Według informacji BiznesAlert.pl, Gaz-System postanowił ostatecznie wybrać wykonawcę bez przetargu w zgodzie z prawem zamówień publicznych. Ostatecznie zatem Control Process nie zbuduje tłoczni Odolanów. To spółka małopolska zarejestrowana w Krakowie i posiadająca oddział w Tarnowie. Była odpowiedzialna za tłocznię gazu w Estonii, która nadal nie została zbudowana i jest to argument za tym, by nie oddawać jej pod opiekę strategicznej tłoczni Odolanów niezbędnej do efektywnego rozprowadzenia gazu z Baltic Pipe.

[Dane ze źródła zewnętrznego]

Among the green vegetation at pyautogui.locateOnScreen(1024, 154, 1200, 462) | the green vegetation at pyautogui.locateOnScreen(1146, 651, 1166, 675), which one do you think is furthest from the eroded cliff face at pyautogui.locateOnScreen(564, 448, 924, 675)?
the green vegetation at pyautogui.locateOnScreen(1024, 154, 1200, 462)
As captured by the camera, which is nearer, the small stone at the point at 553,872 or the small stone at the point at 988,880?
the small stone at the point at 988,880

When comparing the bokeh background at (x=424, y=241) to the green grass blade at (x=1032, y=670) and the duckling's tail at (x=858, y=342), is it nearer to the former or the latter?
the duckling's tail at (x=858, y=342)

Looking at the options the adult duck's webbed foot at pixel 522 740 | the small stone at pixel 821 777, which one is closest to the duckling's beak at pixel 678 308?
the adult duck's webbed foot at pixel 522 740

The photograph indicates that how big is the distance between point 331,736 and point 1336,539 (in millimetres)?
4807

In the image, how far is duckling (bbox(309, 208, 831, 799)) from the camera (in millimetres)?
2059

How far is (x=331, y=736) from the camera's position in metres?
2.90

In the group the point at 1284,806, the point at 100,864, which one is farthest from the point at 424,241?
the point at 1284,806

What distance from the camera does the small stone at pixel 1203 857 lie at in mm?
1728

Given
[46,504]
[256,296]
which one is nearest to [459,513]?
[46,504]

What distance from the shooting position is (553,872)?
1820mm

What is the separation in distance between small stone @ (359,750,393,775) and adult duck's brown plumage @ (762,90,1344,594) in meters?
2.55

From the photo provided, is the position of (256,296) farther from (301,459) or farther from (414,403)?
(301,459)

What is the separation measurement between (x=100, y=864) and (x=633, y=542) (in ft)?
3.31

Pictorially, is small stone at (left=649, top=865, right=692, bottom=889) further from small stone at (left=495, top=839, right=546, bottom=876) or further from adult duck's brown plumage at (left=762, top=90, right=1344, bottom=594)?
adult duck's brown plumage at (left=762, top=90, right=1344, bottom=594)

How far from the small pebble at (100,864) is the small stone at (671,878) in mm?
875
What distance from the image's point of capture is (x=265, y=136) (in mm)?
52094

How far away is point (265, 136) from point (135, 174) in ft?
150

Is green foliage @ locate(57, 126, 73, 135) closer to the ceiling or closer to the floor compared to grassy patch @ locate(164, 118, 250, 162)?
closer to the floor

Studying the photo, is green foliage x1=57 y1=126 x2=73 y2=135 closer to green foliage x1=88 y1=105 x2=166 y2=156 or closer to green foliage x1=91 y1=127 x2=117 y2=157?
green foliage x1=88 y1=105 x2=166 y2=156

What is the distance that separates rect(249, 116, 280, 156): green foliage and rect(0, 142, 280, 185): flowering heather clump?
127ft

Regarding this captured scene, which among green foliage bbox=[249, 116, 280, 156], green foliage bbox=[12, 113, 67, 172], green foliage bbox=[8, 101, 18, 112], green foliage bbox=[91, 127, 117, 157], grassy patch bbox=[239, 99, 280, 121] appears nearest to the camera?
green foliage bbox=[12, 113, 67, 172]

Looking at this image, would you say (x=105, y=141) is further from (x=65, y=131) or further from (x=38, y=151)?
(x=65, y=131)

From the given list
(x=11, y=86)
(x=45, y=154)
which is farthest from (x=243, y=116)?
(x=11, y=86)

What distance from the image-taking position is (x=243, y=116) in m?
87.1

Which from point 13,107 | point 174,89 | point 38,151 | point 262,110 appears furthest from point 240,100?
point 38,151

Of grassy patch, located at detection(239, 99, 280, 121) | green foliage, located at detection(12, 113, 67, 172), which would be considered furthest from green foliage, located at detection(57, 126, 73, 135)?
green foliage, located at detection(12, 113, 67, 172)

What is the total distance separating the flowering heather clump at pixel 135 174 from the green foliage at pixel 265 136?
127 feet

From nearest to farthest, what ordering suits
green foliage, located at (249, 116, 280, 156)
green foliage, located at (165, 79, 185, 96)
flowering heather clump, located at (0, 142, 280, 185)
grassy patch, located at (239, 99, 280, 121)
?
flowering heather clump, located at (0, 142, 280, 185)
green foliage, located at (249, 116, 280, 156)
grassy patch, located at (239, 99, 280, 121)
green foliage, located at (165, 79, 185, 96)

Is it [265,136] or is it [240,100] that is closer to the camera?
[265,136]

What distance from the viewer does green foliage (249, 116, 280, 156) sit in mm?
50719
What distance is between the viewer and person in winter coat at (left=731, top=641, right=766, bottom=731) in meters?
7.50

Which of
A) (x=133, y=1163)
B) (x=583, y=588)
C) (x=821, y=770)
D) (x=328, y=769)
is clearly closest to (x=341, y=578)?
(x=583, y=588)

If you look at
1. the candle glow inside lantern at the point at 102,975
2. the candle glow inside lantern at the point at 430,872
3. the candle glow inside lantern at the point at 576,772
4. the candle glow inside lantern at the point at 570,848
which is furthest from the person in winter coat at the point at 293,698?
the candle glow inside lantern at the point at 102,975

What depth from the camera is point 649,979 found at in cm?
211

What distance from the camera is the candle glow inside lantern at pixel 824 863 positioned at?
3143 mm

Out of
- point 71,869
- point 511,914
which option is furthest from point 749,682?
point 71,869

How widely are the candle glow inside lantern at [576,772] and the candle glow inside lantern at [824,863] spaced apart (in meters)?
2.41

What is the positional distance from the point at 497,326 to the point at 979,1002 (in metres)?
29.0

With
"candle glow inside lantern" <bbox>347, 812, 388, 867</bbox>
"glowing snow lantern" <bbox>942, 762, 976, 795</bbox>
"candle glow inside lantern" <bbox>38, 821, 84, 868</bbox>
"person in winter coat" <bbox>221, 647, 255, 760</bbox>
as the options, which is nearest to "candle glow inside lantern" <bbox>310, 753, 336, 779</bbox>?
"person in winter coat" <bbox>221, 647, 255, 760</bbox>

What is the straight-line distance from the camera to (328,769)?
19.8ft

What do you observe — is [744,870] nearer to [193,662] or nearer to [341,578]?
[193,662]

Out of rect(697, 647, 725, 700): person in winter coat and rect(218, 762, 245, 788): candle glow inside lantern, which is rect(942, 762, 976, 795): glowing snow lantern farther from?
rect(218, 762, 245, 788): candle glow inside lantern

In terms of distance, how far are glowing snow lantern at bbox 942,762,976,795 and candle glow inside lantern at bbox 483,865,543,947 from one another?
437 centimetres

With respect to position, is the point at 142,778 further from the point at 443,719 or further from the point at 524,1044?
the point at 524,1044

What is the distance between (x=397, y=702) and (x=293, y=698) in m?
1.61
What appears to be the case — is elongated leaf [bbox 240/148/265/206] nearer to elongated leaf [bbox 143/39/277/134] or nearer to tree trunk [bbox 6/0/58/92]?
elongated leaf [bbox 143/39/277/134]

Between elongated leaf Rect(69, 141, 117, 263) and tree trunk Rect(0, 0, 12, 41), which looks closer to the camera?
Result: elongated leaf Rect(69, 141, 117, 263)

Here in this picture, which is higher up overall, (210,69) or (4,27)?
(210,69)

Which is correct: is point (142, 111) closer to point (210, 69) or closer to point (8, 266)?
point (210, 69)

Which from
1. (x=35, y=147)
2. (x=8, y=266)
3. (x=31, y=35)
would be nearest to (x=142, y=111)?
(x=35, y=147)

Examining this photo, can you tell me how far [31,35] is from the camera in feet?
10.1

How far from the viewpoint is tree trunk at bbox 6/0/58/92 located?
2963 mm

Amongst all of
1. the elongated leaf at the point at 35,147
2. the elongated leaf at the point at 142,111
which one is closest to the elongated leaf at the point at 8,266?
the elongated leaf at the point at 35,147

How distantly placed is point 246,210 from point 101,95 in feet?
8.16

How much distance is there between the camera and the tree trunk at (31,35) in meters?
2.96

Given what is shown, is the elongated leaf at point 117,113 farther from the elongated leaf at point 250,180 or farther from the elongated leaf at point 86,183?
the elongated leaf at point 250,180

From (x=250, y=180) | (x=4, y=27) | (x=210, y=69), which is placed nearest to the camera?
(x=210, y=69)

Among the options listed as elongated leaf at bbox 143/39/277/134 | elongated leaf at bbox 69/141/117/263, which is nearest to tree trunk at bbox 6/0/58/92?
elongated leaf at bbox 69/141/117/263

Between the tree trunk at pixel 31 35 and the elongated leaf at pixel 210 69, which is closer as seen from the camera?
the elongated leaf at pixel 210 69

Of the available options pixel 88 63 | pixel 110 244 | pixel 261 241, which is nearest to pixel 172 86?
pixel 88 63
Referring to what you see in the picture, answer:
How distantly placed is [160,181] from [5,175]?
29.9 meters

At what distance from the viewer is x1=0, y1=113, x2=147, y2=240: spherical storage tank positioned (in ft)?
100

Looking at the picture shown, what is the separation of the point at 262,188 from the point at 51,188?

Czternastego sierpnia 2019 roku estoński operator gazociągów przesyłowych Elering wszedł we współpracę z Control Process i Grupą Azoty przy budowie tłoczni Paldiski potrzebnej do pracy połączenia gazowego z Finlandią o nazwie Balticconnector oraz tłoczni Puiatu potrzebnej do pracy połączenia z Estonią. Kontrakty były szacowane na razem ponad 60 mln euro. W jego ramach padło ustalenie o tym, że próby tej infrastruktury odbędą się do 14 maja 2020 roku a dopuszczenie jej do użytku zostanie wydane do 14 czerwca 2020 roku. – Niestety żaden z tych kamieni milowych nie został osiągnięty, a prace budowlane nadal nie zostały ukończone – informuje nas estoński Elering. Opóźnienia spowodowane przez Control Process i Grupę Azoty nie pozwalają wykorzystać pełnej przepustowości Balticconectora użytkowanego obecnie w 40 procentach od czasu jego uruchomienia pierwszego stycznia 2020 roku. Tłocznie Paldiski i Puiatu miały być pierwszymi obiektami tego typu w Estonii i dawać jej bezpieczeństwo energetyczne, ale przez problemy z wykonawcami na razie się to nie udało.

Fedorska: BalticConnector, czyli sukces na rynku zbytu Gazociągu Polska-Litwa

Baltic Pipe idzie naprzód pomimo problemów niedoszłego wykonawcy

To wiedza, która dobrze uzupełnia informacje na temat sporu o kontrakt na tłocznię Odolanów niezbędną Baltic Pipe. Argumenty posła Kownackiego związanego z Tarnowem, podobnie jak Control Process i Grupa Azoty, należy uzupełnić o kontrargumenty z Estonii, które dopełniają obraz sporu. Problemy z budową tłoczni estońskich przekonują, że może i dobrze, że to nie Control Process otrzymało kontrakt na budowę obiektu w Odolanowie, bo nie ma problemu z Baltic Pipe, ale jest z niedoszłym wykonawcą tej tłoczni. Gaz-System informuje, że ma komplet umów z wykonawcami pozwalający bezpiecznie budować Baltic Pipe.